When the scanner detects rate limit exhaustion
Then it checkpoints the current progress (200 repos scanned)
And schedules a continuation scan after the rate limit reset
And the scan job status is set to RATE_LIMITED (not FAILED)
And the tenant is notified of the delay
Scenario: Rate limit headers are missing from response
Given GitHub returns a response without X-RateLimit headers
When the scanner processes the response
Then it applies a conservative default delay of 1 second between requests
And logs a warning about missing rate limit headers
And continues scanning without crashing
Scenario: Concurrent scans from multiple tenants share rate limit awareness
Given two tenants share the same GitHub App installation
When both tenants trigger scans simultaneously
Then the scanner uses a shared rate limit counter in Redis
And distributes available rate limit points between the two scans
And neither scan exceeds the total available rate limit
Story 2.5 — Ownership Inference from Commit History
Feature: Heuristic Ownership Inference from Commit History
Scenario: Infer owner from most recent committer
Given a repository has no explicit ownership config and no team tags
And the last 10 commits were made by "alice@acme.com" (7 commits) and "bob@acme.com" (3 commits)
When the ownership inference engine runs
Then it identifies "alice@acme.com" as the primary contributor
And maps the email to team "frontend-team" via the org's CODEOWNERS or team membership
And sets ownership to "frontend-team" (source: heuristic/commit-history)
And records confidence: 0.7
Scenario: Ownership inference from CODEOWNERS file
Given a repository has a CODEOWNERS file:
"""
* @acme-org/platform-team
/src/api/ @acme-org/api-team
"""
When the scanner processes the CODEOWNERS file
Then it sets ownership to "platform-team" (source: implicit/codeowners)
And records that the api directory has additional ownership by "api-team"
^^^^^^^^^^^^^^^^
▸ Exercises to complete
a) Answer these questions from the scanner scenarios above:
(i) What delay does the scanner apply between requests when the rate limit headers are missing?
(ii) Where is the shared rate limit counter kept when two tenants scan at the same time?
(iii) What confidence is recorded when ownership is inferred from commit history?
b) Carry on the scanner scenarios from their last line, in the same Gherkin style.

Excerpts from a spatial reasoning dataset:
^^^^^^^^^^^^^^^^
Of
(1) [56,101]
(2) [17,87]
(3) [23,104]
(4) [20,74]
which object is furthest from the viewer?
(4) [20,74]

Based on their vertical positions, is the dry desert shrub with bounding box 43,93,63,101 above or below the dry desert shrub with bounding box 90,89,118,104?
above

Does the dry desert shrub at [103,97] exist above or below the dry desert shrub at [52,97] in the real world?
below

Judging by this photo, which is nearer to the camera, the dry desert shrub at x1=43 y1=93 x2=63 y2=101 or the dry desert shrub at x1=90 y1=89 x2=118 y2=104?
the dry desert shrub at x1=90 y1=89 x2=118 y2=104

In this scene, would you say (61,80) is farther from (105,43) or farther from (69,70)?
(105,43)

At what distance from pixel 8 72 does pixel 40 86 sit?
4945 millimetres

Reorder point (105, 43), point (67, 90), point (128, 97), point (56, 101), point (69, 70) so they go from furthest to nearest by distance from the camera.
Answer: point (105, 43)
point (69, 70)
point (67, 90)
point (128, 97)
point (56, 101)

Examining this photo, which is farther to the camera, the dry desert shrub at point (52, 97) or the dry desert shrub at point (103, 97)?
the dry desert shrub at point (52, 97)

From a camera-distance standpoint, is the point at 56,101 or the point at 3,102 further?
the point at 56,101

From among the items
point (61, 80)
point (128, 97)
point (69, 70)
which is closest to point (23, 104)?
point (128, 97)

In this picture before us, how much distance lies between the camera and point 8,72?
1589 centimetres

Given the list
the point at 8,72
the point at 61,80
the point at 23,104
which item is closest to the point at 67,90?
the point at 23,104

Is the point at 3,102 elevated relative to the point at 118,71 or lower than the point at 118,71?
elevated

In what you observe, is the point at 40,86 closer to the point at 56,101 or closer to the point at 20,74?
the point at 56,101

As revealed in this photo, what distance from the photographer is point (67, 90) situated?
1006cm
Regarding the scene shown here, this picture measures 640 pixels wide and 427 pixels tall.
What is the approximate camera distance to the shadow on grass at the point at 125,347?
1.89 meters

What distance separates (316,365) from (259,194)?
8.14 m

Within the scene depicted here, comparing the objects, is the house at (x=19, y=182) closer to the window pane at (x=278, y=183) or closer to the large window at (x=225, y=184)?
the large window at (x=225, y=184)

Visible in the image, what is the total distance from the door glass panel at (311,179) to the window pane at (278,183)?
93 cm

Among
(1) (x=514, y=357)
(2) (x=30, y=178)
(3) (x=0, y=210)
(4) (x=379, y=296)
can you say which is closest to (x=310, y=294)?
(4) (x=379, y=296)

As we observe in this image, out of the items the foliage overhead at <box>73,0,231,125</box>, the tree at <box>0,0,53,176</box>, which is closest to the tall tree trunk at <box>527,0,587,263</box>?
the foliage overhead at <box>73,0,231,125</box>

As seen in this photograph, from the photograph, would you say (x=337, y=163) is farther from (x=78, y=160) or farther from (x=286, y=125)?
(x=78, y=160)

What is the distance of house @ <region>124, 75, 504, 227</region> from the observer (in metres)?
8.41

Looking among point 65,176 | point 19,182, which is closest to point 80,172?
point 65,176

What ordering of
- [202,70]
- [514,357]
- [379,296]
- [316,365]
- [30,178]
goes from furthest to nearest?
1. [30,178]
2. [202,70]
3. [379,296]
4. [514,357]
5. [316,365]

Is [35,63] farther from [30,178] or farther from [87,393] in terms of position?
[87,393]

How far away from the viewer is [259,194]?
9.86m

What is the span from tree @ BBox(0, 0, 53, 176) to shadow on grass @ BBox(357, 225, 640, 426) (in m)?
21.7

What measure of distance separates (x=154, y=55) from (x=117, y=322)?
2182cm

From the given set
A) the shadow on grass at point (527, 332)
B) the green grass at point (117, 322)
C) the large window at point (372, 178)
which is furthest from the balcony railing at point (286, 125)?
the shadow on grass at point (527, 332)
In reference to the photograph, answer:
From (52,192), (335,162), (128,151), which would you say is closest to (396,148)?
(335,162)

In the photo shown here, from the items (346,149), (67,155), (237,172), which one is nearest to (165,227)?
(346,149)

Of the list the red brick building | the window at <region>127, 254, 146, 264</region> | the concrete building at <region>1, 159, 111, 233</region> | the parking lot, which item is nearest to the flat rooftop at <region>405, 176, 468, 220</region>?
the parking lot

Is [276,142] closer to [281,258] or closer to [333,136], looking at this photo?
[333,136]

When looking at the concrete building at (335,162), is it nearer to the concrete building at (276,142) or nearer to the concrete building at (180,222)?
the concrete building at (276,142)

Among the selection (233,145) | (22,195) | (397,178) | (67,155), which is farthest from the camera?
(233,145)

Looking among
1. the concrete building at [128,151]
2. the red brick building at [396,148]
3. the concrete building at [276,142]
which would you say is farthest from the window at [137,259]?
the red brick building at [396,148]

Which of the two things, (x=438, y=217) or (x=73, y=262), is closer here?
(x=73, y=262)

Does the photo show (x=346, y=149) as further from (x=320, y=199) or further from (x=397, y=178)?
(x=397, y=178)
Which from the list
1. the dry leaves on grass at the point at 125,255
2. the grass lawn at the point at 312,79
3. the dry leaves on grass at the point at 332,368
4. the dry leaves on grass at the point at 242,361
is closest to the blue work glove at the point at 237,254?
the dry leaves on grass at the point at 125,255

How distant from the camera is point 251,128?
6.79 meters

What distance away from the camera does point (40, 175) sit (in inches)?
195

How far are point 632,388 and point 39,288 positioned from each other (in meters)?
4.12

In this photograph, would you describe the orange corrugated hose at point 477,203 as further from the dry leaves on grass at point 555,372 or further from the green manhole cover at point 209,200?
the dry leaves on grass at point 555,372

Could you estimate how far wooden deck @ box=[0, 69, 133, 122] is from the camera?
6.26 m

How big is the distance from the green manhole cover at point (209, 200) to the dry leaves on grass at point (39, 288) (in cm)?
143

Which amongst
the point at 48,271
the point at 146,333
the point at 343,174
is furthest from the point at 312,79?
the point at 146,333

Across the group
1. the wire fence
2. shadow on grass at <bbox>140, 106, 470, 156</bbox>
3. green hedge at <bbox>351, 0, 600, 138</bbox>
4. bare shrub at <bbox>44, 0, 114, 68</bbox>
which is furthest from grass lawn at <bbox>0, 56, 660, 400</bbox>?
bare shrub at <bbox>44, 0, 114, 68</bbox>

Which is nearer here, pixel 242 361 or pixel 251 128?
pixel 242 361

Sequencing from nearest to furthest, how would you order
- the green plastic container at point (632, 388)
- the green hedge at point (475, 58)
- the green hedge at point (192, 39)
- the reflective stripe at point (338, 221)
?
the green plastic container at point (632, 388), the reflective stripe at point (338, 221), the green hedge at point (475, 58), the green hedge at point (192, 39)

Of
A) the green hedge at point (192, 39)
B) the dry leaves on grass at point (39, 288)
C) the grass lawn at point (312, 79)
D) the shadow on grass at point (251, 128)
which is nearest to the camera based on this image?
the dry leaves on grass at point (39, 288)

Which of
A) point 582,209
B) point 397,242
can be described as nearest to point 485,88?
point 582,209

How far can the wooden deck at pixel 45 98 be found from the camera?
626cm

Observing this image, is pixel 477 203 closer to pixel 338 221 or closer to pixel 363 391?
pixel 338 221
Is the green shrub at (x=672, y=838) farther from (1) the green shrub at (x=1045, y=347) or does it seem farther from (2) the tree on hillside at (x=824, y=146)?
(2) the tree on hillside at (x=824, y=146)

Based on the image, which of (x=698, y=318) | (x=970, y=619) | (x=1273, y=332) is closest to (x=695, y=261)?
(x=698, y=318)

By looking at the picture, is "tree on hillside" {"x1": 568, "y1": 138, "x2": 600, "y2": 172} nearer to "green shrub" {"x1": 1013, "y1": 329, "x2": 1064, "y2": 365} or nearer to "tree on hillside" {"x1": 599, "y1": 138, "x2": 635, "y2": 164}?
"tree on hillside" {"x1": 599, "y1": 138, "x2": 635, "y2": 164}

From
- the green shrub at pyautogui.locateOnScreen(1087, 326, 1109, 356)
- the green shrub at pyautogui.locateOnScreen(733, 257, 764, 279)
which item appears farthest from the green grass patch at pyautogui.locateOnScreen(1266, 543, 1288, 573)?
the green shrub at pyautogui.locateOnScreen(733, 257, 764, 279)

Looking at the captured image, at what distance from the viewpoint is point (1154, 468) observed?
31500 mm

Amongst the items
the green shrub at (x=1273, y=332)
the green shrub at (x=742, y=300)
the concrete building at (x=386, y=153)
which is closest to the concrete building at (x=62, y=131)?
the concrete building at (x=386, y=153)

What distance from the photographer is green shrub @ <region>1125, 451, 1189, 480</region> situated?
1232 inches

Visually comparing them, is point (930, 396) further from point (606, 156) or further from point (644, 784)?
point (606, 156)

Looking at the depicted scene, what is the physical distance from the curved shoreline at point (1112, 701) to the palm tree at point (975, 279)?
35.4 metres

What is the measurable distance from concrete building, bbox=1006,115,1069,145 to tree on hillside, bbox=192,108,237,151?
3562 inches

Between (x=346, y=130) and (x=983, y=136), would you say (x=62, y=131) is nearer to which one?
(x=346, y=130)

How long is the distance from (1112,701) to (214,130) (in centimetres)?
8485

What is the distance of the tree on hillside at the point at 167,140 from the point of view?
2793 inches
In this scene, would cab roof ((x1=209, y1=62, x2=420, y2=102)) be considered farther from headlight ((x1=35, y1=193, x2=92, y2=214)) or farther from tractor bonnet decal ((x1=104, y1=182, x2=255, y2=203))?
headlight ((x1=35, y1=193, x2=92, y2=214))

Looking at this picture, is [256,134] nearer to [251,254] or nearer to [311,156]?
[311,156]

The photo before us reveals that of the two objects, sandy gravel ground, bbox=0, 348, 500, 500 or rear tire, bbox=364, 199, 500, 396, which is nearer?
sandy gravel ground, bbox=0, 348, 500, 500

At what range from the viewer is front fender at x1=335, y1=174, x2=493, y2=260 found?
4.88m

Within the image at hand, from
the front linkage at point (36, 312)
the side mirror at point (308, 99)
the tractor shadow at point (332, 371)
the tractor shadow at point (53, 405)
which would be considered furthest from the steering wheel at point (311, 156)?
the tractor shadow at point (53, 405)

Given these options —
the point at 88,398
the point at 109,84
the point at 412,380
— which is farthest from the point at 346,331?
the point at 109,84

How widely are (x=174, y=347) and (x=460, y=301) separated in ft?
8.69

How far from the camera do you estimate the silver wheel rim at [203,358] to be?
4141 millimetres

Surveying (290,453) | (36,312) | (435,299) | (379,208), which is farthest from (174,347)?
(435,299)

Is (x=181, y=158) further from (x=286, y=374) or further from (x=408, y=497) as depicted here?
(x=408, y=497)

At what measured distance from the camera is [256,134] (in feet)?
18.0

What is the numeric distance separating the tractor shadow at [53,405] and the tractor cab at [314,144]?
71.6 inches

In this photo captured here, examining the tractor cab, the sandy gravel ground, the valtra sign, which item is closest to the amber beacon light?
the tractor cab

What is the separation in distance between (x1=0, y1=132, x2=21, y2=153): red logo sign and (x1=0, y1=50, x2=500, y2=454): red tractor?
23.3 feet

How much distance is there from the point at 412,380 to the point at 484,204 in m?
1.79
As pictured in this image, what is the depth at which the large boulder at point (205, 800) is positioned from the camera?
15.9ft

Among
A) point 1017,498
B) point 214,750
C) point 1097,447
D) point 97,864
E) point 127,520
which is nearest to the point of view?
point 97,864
^^^^^^^^^^^^^^^^
▸ Outputs in order
a)
(i) A conservative default delay of 1 second.
(ii) In Redis.
(iii) 0.7.

b)
And this takes precedence over commit history heuristics
Scenario: Ownership conflict — multiple teams have equal commit share
Given a repository has commits split 50/50 between "team-a" and "team-b"
When the ownership inference engine runs
Then it records both teams as co-owners
And sets ownership_confidence: 0.5
And flags the service for manual ownership resolution
And the catalog entry shows ownership_status: "conflict"
Scenario: Explicit ownership config overrides all other sources
Given a repository has a .portal.yaml file:
"""
owner: payments-team
tier: critical
"""
And the repository also has CODEOWNERS pointing to "platform-team"
And commit history suggests "devops-team"
When the scanner processes the repository
Then ownership is set to "payments-team" (source: explicit/portal-config)
And CODEOWNERS and commit history are recorded as secondary metadata
And the explicit config is not overridden by any other source
Scenario: Commit history API call fails
Given the GitHub API returns 500 when fetching commit history for a repo
When the ownership inference engine attempts heuristic inference
Then it marks ownership as null (source: unknown)
And records the error in the scan summary
And does not block catalog ingestion for this service
Epic 3: Service Catalog
Story 3.1 — Catalog Ingestion and Upsert
Feature: Service Catalog Ingestion
Background:
Given the catalog uses PostgreSQL Aurora Serverless v2
And the unique key for a service is (tenant_id, source, resource_id)
Scenario: New service is ingested into the catalog
Given a discovery scan emits a new service event for "payment-api"
When the catalog ingestion handler processes the event
Then a new row is inserted into the services table
And the row includes: tenant_id, name, source, resource_id, owner, health_status, discovered_at
And the Meilisearch index is updated with the new service document
And the catalog entry is immediately searchable
Scenario: Existing service is updated on re-scan (upsert)
Given "payment-api" already exists in the catalog with owner "old-team"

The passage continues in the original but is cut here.